*** PASSAGE TO READ ***

Earlier today I completed my 9-month hospital chaplaincy (a three-unit CPE residency). All ELCA seminarians are required to complete one unit of Clinical Pastoral Education, usually in a hospital setting as a chaplain, and usually over 12 weeks during the summer. My experience was just like that standard summer experience – only longer and, because of the cumulative, snowballing nature of the learning on CPE, much more intense. A few thoughts:
- My future ministry will be greatly impacted by this experience. As a hospital chaplain, I was not called to be a Lutheran chaplain, or a Christian chaplain, or even a religious chaplain. In our hospital the emphasis was to offer "emotional and spiritual support" to patients, families and staff. My starting point for care was not religion or faith – it was most often the human experience of pain, suffering, and loss. Empathy, listening, compassion, conversation, presence – these were my primary tools. If religion was part of the other’s milieu, then that was part of my caregiving. If religion was not part of the other’s milieu, then it never entered our discussion. This radical emphasis on the other (rather than placing a priority on religion or my role as clergy-type vis-a-vis a layperson) will shape the way I engage in ministry as a Lutheran pastor.
- In one of my many struggles with pastoral identity over the past year, my supervisor encouraged me to imagine myself sitting with the patient at a bar, making authentic, natural, real conversation. The problem was that I was over-thinking, working too hard at the task of pastoral conversation, preventing me from simply offering myself in these encounters. I was trying to "be" a chaplain rather than simply be authentic. As a result, I’m now looking to purchase two bar stools for my church office, to remind me of the real nature of pastoral work. (I’m not sure that I’ll be installing a wet bar, however!)
- I’ve learned about the tyranny of the 9-5 schedule over these nine months. For all the (justified) complaining we clergy-types do about our schedules – we work nights, weekends, and holidays, after all – I much prefer the flexibility of the clergy work schedule than I do the unforgiving inflexibility for a 9-5 job. Miss a train by a minute and I was 40 minutes late to work. Show up late to work, and I’ve screwed up the chaplain before me who has been waiting. Ours was a strict schedule with shifts, daily report meetings and weekly schedules for clinical reports, didactics and group reflection. There was little wiggle room in the schedule. Together with a 90-minute commute in each direction, I was away from home 11+ hours/day – and saw very little of my children each day.

*** End of PASSAGE TO READ ***

- QUESTIONS TO ANSWER:
1. Swap "train" for "bus" and write out the hospital chaplaincy reflection again, starting with "- I’ve learned" and going on through "children each day.".
2. Carry on the hospital chaplaincy reflection from the point where it stops.

*** DATA TO EXAMINE ***

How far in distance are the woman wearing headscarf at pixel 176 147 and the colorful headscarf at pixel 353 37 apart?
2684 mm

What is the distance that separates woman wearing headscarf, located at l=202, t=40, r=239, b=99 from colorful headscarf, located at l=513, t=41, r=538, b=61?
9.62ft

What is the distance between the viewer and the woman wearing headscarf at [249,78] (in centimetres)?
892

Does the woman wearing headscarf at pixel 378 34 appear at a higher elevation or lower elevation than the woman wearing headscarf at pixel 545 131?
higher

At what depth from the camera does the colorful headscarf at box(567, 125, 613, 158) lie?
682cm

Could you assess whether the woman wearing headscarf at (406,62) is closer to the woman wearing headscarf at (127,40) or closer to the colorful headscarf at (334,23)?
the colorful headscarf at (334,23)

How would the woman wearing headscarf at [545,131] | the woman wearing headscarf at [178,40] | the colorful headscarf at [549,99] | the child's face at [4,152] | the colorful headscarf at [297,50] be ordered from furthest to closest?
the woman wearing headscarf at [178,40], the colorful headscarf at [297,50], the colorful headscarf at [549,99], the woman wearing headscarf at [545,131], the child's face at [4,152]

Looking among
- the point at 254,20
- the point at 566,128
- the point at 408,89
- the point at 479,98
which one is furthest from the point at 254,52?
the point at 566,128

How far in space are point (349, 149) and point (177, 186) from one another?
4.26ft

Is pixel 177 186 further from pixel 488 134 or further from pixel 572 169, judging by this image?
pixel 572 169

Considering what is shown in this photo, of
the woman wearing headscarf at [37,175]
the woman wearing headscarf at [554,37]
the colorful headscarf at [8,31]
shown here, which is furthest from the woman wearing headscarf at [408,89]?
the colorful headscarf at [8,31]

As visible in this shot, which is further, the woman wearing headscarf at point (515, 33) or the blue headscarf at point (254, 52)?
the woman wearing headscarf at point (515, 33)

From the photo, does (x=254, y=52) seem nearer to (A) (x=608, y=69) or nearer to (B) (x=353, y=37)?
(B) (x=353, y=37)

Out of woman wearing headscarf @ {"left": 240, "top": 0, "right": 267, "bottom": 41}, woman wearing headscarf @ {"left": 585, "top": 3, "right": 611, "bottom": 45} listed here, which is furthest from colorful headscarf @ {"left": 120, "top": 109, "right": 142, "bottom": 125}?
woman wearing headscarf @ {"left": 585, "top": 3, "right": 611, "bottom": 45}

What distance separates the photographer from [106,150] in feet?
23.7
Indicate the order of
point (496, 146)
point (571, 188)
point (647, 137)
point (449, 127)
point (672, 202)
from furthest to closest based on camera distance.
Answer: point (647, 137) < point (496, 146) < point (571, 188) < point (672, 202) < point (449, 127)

*** End of DATA TO EXAMINE ***
*** DATA TO EXAMINE ***

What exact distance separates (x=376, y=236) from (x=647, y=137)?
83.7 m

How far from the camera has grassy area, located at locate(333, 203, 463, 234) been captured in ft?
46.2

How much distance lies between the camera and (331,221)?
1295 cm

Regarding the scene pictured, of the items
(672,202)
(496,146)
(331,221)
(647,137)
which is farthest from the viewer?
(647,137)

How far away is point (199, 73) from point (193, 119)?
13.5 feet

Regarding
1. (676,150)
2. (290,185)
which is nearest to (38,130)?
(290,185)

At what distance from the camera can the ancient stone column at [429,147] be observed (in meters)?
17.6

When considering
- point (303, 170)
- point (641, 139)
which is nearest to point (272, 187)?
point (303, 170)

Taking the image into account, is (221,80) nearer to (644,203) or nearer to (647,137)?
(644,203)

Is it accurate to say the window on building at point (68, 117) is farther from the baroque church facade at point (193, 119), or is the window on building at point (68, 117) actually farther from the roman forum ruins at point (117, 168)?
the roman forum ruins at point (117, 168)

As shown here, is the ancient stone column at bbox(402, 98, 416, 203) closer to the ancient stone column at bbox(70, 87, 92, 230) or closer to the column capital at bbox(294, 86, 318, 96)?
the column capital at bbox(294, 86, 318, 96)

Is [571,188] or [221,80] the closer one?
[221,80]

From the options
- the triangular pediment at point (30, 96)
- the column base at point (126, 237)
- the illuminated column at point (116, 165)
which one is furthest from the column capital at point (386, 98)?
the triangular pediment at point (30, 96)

*** End of DATA TO EXAMINE ***

- EXERCISE RESULTS:
1.
- I’ve learned about the tyranny of the 9-5 schedule over these nine months. For all the (justified) complaining we clergy-types do about our schedules – we work nights, weekends, and holidays, after all – I much prefer the flexibility of the clergy work schedule than I do the unforgiving inflexibility for a 9-5 job. Miss a bus by a minute and I was 40 minutes late to work. Show up late to work, and I’ve screwed up the chaplain before me who has been waiting. Ours was a strict schedule with shifts, daily report meetings and weekly schedules for clinical reports, didactics and group reflection. There was little wiggle room in the schedule. Together with a 90-minute commute in each direction, I was away from home 11+ hours/day – and saw very little of my children each day.

2.
- I’ve thought much more about my own health, death, and have often imagined the loss of my wife and girls. I’ll be glad to get away from such direct and vivid reminders of my mortality, but I’m grateful, too, for the education. I now know much more about death and grief, and can clearly state now from experience what kind of measures I want taken if I am ever in a critical or life-threatening condition. (And I’ll write a post soon about what measures I want taken if I’m on a ventilator for a prolonged period of time – it killed me to see patients who were unable to communicate suffer through hours bad television shows. Please, if I’m semi-conscious in a hosptial bed, do not put Maury Povitch on my TV! Get me some ESPN or NPR, please!)
- I’ll miss the intimacy of entering into people’s lives during some of their most difficult times. There’s something about a hospital gown and IV tubes that really prevents a patient from putting on airs about how they’re feeling. Sunday mornings are a different kind of experience, filled with too many fake smiles and perfunctory "I’m fine, thank you" responses. In recent weeks if a patient said, "I’m fine, thank you," to me, I was likely to gently call their bluff: "Yeah, except for the fact that you’re in a hospital rather than your home." That often led into some conversation about their pain, their worry, and their hope for recovery and the future.
- My supervisors have encouraged me on a few occasions to explore becoming a Board Certified Chaplain. This thought intrigues me, as I have come to greatly appreciate and even love the chaplaincy approach to pastoral ministry. Some Board Certified Chaplains serve in congregations after or while they also serve in a clinical setting (hospital, nursing home, prison, etc.). This is one of those discernment pieces that will stick with me for a while.
Many more thoughts later. It is getting late. G’night.